YOUR GOAL -
Convert the entries, starting at the line containing "By looking at" and ending with the final entry, into a two-column CSV headed "text" and "answer". Use one row per entry, and put each value in a quoted field with any line breaks replaced by spaces.
--- ENTRIES SHOWN ---
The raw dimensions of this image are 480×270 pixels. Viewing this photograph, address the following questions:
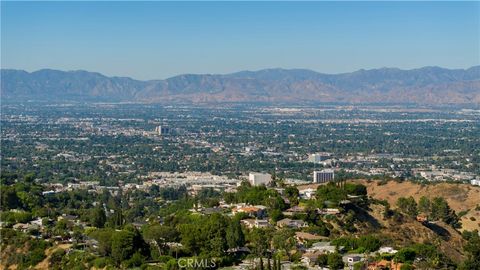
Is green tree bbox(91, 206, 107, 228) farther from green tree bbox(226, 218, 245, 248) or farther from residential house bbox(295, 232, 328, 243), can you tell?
residential house bbox(295, 232, 328, 243)

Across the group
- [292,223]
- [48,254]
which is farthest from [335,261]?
[48,254]

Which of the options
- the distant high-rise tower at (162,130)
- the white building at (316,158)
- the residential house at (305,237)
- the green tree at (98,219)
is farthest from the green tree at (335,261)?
the distant high-rise tower at (162,130)

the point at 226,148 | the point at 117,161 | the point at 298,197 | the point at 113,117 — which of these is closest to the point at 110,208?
the point at 298,197

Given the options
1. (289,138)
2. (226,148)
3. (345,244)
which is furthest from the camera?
(289,138)

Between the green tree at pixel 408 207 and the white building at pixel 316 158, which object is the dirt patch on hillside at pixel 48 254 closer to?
the green tree at pixel 408 207

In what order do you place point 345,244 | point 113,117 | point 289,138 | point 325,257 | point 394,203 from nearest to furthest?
point 325,257 < point 345,244 < point 394,203 < point 289,138 < point 113,117

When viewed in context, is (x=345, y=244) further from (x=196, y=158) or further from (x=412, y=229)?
(x=196, y=158)

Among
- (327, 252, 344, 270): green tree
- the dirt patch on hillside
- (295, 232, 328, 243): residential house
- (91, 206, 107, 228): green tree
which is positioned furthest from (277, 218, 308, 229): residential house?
the dirt patch on hillside

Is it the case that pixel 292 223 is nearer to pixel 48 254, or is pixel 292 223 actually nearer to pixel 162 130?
pixel 48 254
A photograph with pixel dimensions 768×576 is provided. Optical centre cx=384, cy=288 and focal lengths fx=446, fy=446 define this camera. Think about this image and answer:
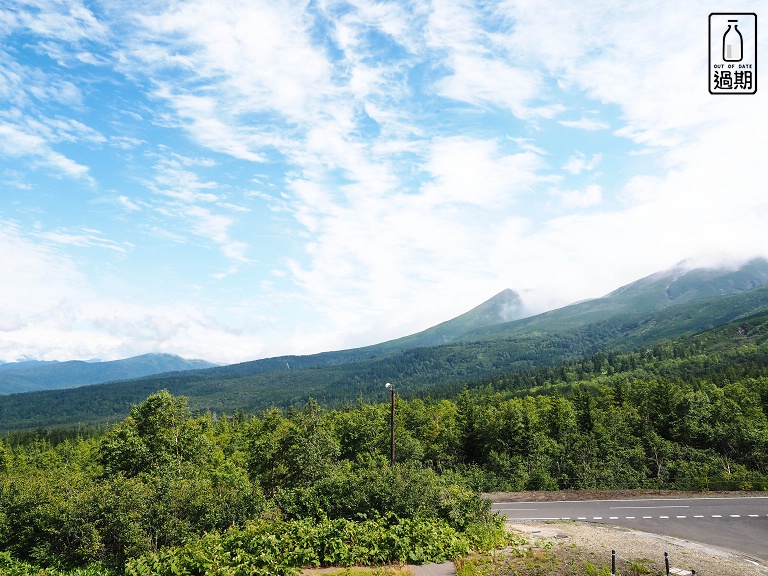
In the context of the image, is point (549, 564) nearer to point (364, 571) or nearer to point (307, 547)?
point (364, 571)

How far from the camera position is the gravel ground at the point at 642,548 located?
1670cm

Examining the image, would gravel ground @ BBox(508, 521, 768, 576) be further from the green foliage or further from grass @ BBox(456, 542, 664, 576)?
the green foliage

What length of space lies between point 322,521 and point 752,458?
46.9m

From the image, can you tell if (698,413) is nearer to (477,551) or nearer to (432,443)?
(432,443)

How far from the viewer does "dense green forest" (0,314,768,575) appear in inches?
694

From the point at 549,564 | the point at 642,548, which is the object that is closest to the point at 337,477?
the point at 549,564

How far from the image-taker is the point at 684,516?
88.5 feet

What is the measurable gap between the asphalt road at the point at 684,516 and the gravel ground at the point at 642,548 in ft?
6.75

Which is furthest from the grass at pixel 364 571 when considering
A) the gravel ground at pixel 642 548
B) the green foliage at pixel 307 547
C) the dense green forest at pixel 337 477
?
the gravel ground at pixel 642 548

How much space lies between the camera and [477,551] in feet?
60.8

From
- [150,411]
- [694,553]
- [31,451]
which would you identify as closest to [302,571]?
[694,553]

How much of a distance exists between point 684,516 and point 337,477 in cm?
2159

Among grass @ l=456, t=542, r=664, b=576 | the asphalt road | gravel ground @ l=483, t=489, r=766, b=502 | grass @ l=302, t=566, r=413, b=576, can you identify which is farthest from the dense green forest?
the asphalt road

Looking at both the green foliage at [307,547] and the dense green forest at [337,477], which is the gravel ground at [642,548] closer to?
the dense green forest at [337,477]
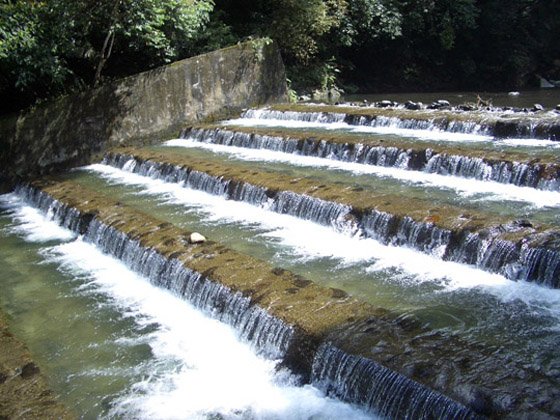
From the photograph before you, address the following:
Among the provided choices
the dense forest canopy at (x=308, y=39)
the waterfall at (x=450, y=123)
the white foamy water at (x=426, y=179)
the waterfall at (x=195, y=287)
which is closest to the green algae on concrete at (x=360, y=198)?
the white foamy water at (x=426, y=179)

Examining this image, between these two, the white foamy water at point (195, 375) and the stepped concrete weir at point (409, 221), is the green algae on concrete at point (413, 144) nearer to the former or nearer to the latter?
the stepped concrete weir at point (409, 221)

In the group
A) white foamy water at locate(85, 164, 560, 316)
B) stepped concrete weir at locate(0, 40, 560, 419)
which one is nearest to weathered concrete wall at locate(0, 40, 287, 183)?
stepped concrete weir at locate(0, 40, 560, 419)

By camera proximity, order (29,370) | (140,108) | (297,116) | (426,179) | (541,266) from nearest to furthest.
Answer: (29,370)
(541,266)
(426,179)
(140,108)
(297,116)

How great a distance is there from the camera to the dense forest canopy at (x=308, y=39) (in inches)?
478

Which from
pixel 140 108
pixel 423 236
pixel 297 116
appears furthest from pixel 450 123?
pixel 140 108

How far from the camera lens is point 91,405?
15.3 feet

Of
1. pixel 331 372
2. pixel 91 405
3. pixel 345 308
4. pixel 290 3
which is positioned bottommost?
pixel 91 405

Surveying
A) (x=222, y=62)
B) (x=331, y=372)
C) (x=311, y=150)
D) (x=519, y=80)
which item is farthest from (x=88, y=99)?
(x=519, y=80)

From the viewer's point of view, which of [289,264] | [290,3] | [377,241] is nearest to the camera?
[289,264]

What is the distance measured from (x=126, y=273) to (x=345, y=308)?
3.29 m

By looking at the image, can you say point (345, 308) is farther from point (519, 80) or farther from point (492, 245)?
point (519, 80)

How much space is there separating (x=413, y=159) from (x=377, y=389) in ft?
20.2

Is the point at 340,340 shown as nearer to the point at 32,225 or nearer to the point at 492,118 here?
the point at 32,225

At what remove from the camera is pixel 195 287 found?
6121 millimetres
---
RESULT FOR THIS TASK -
text,answer
"By looking at the image, can you say point (345, 308) is farther from point (519, 80) or farther from point (492, 245)?","point (519, 80)"
"How much space is there separating (x=413, y=159) from (x=377, y=389) in ft?","20.2"
"Is the point at 340,340 shown as nearer to the point at 32,225 or nearer to the point at 492,118 here?","the point at 32,225"
"At what remove from the camera is pixel 195 287 found?","6121 millimetres"